• Input:

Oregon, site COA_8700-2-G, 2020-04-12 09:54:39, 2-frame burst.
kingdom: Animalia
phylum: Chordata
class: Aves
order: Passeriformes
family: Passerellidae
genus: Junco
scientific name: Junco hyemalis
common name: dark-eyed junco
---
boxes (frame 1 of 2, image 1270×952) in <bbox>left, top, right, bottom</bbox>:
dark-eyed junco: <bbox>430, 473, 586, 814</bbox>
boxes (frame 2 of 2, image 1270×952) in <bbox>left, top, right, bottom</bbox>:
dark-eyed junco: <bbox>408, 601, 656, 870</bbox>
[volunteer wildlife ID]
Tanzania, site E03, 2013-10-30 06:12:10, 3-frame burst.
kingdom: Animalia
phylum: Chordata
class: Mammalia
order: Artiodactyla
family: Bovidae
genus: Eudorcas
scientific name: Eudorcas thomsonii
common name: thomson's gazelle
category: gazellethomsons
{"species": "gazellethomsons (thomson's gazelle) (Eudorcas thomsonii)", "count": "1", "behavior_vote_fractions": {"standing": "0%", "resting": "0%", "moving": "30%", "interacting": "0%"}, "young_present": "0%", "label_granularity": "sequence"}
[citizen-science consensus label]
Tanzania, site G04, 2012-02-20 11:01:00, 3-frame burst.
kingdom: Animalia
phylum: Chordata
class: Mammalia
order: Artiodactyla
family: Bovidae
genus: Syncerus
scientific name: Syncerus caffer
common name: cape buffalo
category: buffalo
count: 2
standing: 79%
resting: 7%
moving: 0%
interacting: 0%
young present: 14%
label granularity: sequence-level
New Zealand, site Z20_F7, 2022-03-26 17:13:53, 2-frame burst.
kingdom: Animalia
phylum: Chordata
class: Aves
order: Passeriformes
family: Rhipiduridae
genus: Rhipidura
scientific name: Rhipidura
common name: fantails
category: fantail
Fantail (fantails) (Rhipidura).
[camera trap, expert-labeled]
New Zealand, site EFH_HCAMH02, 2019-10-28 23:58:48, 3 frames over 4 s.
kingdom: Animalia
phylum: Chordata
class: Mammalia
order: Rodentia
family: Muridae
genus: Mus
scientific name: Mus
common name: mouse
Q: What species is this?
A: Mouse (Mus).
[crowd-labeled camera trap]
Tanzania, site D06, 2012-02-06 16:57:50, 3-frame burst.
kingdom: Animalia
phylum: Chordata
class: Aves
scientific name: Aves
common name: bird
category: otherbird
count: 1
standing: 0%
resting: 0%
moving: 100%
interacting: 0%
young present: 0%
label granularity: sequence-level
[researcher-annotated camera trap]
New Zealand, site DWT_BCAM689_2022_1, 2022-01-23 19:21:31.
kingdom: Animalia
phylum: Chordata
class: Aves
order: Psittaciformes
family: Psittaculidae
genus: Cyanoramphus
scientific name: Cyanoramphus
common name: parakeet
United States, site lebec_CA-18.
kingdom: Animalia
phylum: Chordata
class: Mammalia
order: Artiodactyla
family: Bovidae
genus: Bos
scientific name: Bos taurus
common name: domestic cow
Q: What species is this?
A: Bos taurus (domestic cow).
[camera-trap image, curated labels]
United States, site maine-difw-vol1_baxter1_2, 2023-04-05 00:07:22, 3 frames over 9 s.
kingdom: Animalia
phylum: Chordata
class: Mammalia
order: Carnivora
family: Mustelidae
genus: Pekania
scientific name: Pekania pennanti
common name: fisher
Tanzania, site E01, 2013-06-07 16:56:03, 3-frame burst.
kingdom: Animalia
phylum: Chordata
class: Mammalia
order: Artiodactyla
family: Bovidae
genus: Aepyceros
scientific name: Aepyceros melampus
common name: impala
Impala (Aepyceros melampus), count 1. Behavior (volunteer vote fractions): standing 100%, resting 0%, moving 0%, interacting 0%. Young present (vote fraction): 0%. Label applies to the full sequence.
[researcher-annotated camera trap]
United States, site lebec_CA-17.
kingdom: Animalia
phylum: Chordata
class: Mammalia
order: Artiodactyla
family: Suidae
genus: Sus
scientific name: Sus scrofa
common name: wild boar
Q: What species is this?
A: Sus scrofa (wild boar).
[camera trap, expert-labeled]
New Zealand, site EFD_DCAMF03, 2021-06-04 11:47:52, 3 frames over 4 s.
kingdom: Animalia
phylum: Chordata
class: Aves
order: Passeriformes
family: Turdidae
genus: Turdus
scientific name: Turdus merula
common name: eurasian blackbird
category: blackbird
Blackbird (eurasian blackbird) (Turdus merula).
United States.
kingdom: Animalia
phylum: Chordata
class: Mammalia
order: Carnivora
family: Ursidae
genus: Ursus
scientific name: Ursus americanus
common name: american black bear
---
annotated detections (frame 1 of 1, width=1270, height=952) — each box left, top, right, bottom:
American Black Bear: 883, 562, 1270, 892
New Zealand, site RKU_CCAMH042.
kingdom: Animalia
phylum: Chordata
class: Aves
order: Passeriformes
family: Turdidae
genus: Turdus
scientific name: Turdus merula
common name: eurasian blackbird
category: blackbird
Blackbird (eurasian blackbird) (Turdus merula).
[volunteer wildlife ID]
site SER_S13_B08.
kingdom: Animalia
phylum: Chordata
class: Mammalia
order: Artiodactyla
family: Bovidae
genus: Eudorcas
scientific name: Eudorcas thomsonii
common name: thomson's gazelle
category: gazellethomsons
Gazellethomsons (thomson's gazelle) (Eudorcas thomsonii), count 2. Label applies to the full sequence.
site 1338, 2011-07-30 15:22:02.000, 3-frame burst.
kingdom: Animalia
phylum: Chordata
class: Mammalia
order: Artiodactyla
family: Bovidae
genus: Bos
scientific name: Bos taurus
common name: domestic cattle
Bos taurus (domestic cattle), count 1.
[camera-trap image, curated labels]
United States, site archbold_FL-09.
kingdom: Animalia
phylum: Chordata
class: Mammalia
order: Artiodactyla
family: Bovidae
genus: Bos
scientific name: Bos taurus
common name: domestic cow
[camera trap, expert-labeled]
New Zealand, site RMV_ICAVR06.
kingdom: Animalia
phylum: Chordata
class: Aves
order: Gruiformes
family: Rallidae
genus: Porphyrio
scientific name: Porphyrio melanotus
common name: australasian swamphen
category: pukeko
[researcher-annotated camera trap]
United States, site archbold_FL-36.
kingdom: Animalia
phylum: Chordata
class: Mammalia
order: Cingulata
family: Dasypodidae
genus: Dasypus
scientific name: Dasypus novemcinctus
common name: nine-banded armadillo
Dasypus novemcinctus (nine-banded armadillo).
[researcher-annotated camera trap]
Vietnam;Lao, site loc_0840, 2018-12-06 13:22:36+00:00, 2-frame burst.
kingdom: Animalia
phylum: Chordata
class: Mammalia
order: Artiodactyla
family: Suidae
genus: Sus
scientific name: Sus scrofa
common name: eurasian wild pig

• The problem:
Take from the material above the lines running from the one with "family: Psittaculidae" through the one with "United States.", and repeat them exactly, with nothing else.

• Problem solution:
family: Psittaculidae
genus: Cyanoramphus
scientific name: Cyanoramphus
common name: parakeet
United States, site lebec_CA-18.
kingdom: Animalia
phylum: Chordata
class: Mammalia
order: Artiodactyla
family: Bovidae
genus: Bos
scientific name: Bos taurus
common name: domestic cow
Q: What species is this?
A: Bos taurus (domestic cow).
[camera-trap image, curated labels]
United States, site maine-difw-vol1_baxter1_2, 2023-04-05 00:07:22, 3 frames over 9 s.
kingdom: Animalia
phylum: Chordata
class: Mammalia
order: Carnivora
family: Mustelidae
genus: Pekania
scientific name: Pekania pennanti
common name: fisher
Tanzania, site E01, 2013-06-07 16:56:03, 3-frame burst.
kingdom: Animalia
phylum: Chordata
class: Mammalia
order: Artiodactyla
family: Bovidae
genus: Aepyceros
scientific name: Aepyceros melampus
common name: impala
Impala (Aepyceros melampus), count 1. Behavior (volunteer vote fractions): standing 100%, resting 0%, moving 0%, interacting 0%. Young present (vote fraction): 0%. Label applies to the full sequence.
[researcher-annotated camera trap]
United States, site lebec_CA-17.
kingdom: Animalia
phylum: Chordata
class: Mammalia
order: Artiodactyla
family: Suidae
genus: Sus
scientific name: Sus scrofa
common name: wild boar
Q: What species is this?
A: Sus scrofa (wild boar).
[camera trap, expert-labeled]
New Zealand, site EFD_DCAMF03, 2021-06-04 11:47:52, 3 frames over 4 s.
kingdom: Animalia
phylum: Chordata
class: Aves
order: Passeriformes
family: Turdidae
genus: Turdus
scientific name: Turdus merula
common name: eurasian blackbird
category: blackbird
Blackbird (eurasian blackbird) (Turdus merula).
United States.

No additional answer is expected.